Rewrite the records below, swapping "furthest" for "most distant" wherever it occurs and changing nothing else. Leave the pictures out of your answer.

**Provided records**:
========
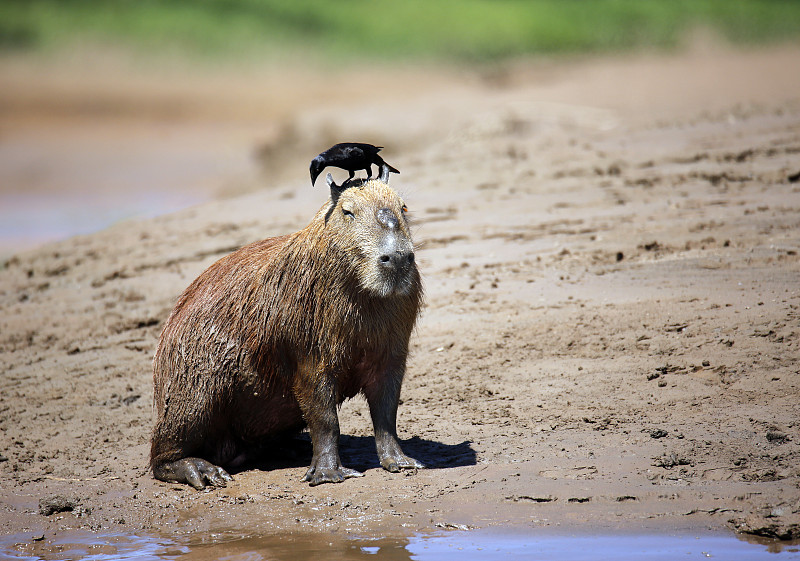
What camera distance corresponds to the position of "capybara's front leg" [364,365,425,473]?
5.81 meters

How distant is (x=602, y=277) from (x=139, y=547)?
4469 millimetres

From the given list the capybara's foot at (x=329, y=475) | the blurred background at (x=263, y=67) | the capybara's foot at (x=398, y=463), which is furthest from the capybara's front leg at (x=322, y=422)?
the blurred background at (x=263, y=67)

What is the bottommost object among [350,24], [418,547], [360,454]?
[418,547]

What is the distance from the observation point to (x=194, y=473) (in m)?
6.04

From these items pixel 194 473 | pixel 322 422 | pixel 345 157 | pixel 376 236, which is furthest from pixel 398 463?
pixel 345 157

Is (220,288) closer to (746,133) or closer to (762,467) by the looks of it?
(762,467)

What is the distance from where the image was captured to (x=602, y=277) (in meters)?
8.39

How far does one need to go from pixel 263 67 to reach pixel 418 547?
24.6 meters

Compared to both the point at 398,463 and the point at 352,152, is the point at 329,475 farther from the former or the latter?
the point at 352,152

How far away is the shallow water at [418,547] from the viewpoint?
4.89 metres

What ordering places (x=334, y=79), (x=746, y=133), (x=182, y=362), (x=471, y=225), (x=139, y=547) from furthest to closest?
(x=334, y=79)
(x=746, y=133)
(x=471, y=225)
(x=182, y=362)
(x=139, y=547)

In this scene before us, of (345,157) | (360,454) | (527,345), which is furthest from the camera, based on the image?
(527,345)

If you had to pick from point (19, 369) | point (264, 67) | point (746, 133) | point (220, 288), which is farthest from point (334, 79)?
point (220, 288)

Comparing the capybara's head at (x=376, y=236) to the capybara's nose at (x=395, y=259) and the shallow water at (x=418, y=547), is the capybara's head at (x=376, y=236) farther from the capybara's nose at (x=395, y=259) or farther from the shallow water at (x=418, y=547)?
the shallow water at (x=418, y=547)
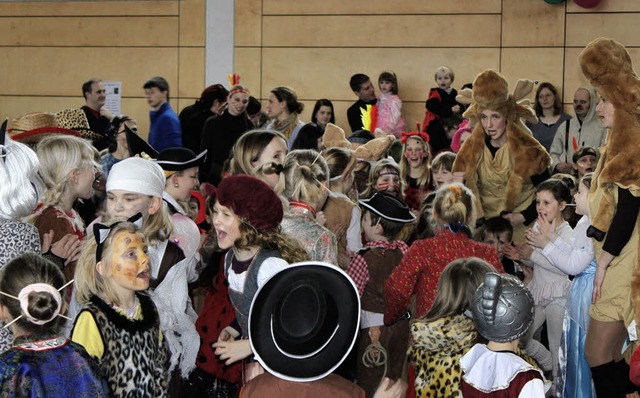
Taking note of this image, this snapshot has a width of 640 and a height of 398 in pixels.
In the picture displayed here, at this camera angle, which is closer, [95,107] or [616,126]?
[616,126]

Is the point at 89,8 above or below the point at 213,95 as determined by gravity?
above

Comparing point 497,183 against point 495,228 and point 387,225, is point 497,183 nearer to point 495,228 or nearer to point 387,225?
point 495,228

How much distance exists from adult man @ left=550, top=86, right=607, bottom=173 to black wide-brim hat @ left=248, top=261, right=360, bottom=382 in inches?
253

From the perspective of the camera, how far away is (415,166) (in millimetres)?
8094

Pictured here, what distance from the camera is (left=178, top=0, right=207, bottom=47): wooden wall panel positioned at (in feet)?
40.1

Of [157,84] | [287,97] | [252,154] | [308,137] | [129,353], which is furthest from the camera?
[157,84]

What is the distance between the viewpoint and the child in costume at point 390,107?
10969mm

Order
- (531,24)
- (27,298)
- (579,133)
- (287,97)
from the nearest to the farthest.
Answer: (27,298) → (287,97) → (579,133) → (531,24)

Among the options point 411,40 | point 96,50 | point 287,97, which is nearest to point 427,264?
point 287,97

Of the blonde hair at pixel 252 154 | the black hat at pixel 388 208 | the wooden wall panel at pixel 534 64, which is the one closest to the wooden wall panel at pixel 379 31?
the wooden wall panel at pixel 534 64

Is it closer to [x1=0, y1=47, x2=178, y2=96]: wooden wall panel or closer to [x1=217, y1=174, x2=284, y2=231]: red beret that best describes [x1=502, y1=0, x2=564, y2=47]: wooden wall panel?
[x1=0, y1=47, x2=178, y2=96]: wooden wall panel

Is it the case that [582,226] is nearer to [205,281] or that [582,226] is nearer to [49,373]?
[205,281]

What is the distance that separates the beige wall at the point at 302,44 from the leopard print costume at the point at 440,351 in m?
7.75

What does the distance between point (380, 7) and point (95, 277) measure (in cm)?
855
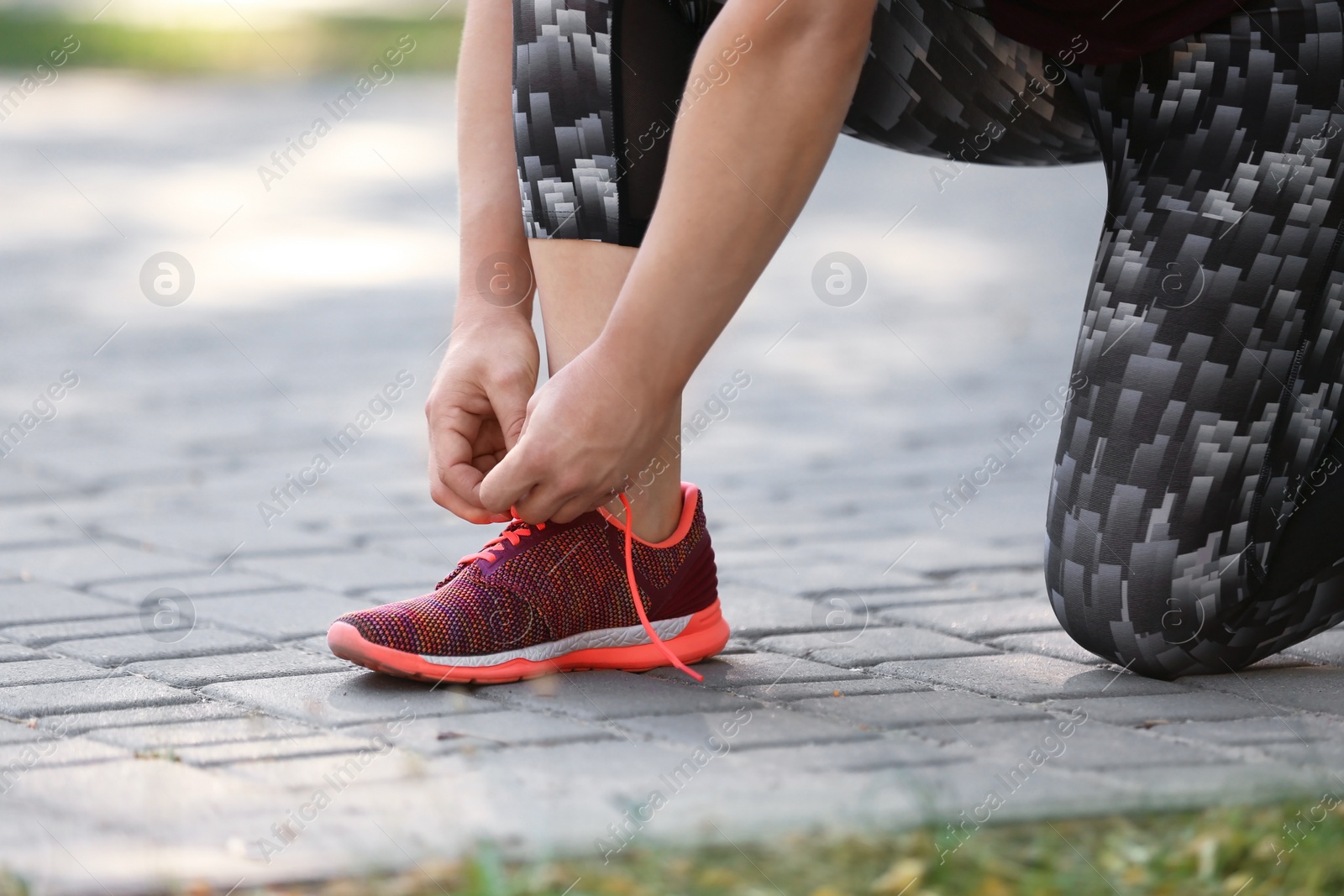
========
**Problem solution**:
What camera distance corresponds to the position of "capybara's front leg" [364,365,425,473]?
5.81 meters

How distant is (x=602, y=277) from (x=139, y=547)?
4469 millimetres

From the given list the capybara's foot at (x=329, y=475) | the blurred background at (x=263, y=67) | the capybara's foot at (x=398, y=463), which is most distant from the capybara's front leg at (x=322, y=422)?
the blurred background at (x=263, y=67)

What is the bottommost object among [350,24], [418,547], [360,454]?
[418,547]

What is the distance from the observation point to (x=194, y=473) (in m)?
6.04

From these items pixel 194 473 | pixel 322 422 | pixel 345 157 | pixel 376 236, which is most distant from pixel 398 463?
pixel 345 157

Is (220,288) closer to (746,133) or closer to (762,467) by the looks of it?
(762,467)

What is the distance from where the image was captured to (x=602, y=277) (in meters)?
8.39

How far does one need to go from pixel 263 67 to reach pixel 418 547?
24.6 meters

Compared to both the point at 398,463 and the point at 352,152, is the point at 329,475 farther from the former or the latter?
the point at 352,152

How far away is the shallow water at [418,547] from the viewpoint?
4.89 metres

What ordering places (x=334, y=79), (x=746, y=133), (x=182, y=362), (x=471, y=225), (x=139, y=547) from most distant to closest?
(x=334, y=79)
(x=746, y=133)
(x=471, y=225)
(x=182, y=362)
(x=139, y=547)

In this scene before us, of (345,157) | (360,454) | (527,345), which is most distant from the camera, based on the image?
(527,345)

If you had to pick from point (19, 369) | point (264, 67) | point (746, 133) | point (220, 288), which is farthest from point (334, 79)?
point (220, 288)

Comparing the capybara's head at (x=376, y=236) to the capybara's nose at (x=395, y=259) and the shallow water at (x=418, y=547), is the capybara's head at (x=376, y=236) farther from the capybara's nose at (x=395, y=259) or farther from the shallow water at (x=418, y=547)?
the shallow water at (x=418, y=547)
Taking note of this image, this snapshot has a width of 640 and a height of 398 in pixels.
In the picture displayed here, at this camera angle, which is closer, [95,107] or [616,126]?
[616,126]

Is the point at 89,8 above or below the point at 213,95 as determined by gravity?
above

Comparing point 497,183 against point 495,228 and point 387,225, is point 497,183 nearer to point 495,228 or nearer to point 387,225?
point 495,228

How much distance exists from adult man @ left=550, top=86, right=607, bottom=173 to black wide-brim hat @ left=248, top=261, right=360, bottom=382 in inches?
253

From the perspective of the camera, how far away is (415,166) (in millimetres)?
8094

Pictured here, what distance from the camera is (left=178, top=0, right=207, bottom=47): wooden wall panel positioned at (in feet)?
40.1

Of [157,84] | [287,97] | [252,154] | [308,137] | [129,353], which is most distant from the camera?
[157,84]

What is the distance between the viewpoint and the child in costume at point 390,107?
10969mm

Order
- (531,24)
- (27,298)
- (579,133)
- (287,97)
from the nearest to the farthest.
Answer: (27,298) → (287,97) → (579,133) → (531,24)

Among the options point 411,40 | point 96,50 | point 287,97, which is nearest to point 427,264?
point 287,97

Of the blonde hair at pixel 252 154 | the black hat at pixel 388 208 | the wooden wall panel at pixel 534 64, which is the one closest to the wooden wall panel at pixel 379 31?
the wooden wall panel at pixel 534 64

Is it closer to [x1=0, y1=47, x2=178, y2=96]: wooden wall panel or closer to [x1=217, y1=174, x2=284, y2=231]: red beret that best describes [x1=502, y1=0, x2=564, y2=47]: wooden wall panel?
[x1=0, y1=47, x2=178, y2=96]: wooden wall panel

Is it the case that [582,226] is nearer to [205,281] or that [582,226] is nearer to [49,373]?
[205,281]

What is the distance that separates the beige wall at the point at 302,44 from the leopard print costume at the point at 440,351 in m?
7.75

What does the distance between point (380, 7) and point (95, 277) measure (in cm)?
855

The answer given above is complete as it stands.